STATED TASK :: Each line below should be retyped exactly, with no pictures.

EXCERPTED RECORDS ::
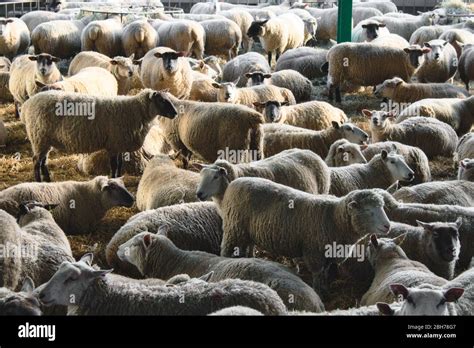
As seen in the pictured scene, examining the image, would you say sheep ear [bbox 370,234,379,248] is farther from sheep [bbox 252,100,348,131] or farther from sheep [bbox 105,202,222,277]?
sheep [bbox 252,100,348,131]

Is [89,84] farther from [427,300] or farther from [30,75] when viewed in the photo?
[427,300]

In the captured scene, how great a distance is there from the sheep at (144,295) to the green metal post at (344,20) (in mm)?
10621

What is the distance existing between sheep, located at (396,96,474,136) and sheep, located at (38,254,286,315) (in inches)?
246

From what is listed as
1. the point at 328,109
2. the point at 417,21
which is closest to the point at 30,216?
the point at 328,109

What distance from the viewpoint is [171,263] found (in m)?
6.04

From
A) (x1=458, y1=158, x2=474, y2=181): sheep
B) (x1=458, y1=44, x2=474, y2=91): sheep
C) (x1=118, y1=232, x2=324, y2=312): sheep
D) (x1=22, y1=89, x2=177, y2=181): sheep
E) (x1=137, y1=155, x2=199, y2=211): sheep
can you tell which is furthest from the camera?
(x1=458, y1=44, x2=474, y2=91): sheep

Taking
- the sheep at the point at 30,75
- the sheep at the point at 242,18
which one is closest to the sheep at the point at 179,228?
the sheep at the point at 30,75

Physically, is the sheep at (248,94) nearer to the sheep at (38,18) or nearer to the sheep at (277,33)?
the sheep at (277,33)

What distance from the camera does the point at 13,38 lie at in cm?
1675

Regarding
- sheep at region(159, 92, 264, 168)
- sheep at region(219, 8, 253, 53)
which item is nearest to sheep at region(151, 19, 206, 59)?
sheep at region(219, 8, 253, 53)

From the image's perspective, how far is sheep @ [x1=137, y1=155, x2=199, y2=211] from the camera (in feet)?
24.4

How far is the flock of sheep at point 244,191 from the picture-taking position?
5.02 meters

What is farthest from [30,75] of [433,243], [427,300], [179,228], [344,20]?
[427,300]

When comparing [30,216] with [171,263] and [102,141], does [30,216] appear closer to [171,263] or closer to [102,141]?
[171,263]
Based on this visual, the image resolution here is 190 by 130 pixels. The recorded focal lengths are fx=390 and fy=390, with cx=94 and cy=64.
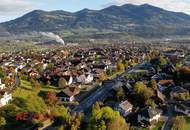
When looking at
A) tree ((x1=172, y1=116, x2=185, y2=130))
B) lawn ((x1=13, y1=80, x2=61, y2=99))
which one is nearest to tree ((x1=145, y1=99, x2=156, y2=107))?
tree ((x1=172, y1=116, x2=185, y2=130))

RESULT OF THE TASK ::
As seen in the pictured scene, examining the image, would you say sheep ear [bbox 370,234,379,248] is farther from sheep [bbox 252,100,348,131] or farther from sheep [bbox 105,202,222,277]?
sheep [bbox 252,100,348,131]

Is [89,84] farther from [427,300] or farther from [30,75] when viewed in the photo?
[427,300]

In the captured scene, how great a distance is there from the sheep at (144,295) to the green metal post at (344,20) (in mm)?
10621

What is the distance existing between sheep, located at (396,96,474,136) and sheep, located at (38,254,286,315) (in inches)?
246

From what is listed as
1. the point at 328,109
2. the point at 417,21
which is closest to the point at 30,216?
the point at 328,109

What distance from the viewpoint is [171,263] found (in m)?
6.04

From
A) (x1=458, y1=158, x2=474, y2=181): sheep
B) (x1=458, y1=44, x2=474, y2=91): sheep
C) (x1=118, y1=232, x2=324, y2=312): sheep
D) (x1=22, y1=89, x2=177, y2=181): sheep
E) (x1=137, y1=155, x2=199, y2=211): sheep
can you tell which is furthest from the camera?
(x1=458, y1=44, x2=474, y2=91): sheep

Taking
- the sheep at the point at 30,75
- the sheep at the point at 242,18
which one is closest to the sheep at the point at 179,228?
the sheep at the point at 30,75

Physically, is the sheep at (248,94) nearer to the sheep at (38,18) or nearer to the sheep at (277,33)?
the sheep at (277,33)

What distance from the camera does the point at 13,38 lie at in cm?
1675

Regarding
- sheep at region(159, 92, 264, 168)
- sheep at region(219, 8, 253, 53)
which item is nearest to sheep at region(151, 19, 206, 59)?
sheep at region(219, 8, 253, 53)

From the image's perspective, how far is sheep @ [x1=137, y1=155, x2=199, y2=211] from the camera (in feet)?
24.4

How far is the flock of sheep at point 244,191 from the picture-taking position?
5.02 meters

What is farthest from [30,75] of [433,243], [427,300], [179,228], [344,20]?
[427,300]

When comparing [30,216] with [171,263] and [102,141], does [30,216] appear closer to [171,263] or closer to [102,141]?
[171,263]
Based on this visual, the image resolution here is 190 by 130 pixels. The recorded focal lengths are fx=390 and fy=390, with cx=94 and cy=64.
When looking at
A) tree ((x1=172, y1=116, x2=185, y2=130))
B) lawn ((x1=13, y1=80, x2=61, y2=99))
which one is nearest to tree ((x1=145, y1=99, x2=156, y2=107))?
tree ((x1=172, y1=116, x2=185, y2=130))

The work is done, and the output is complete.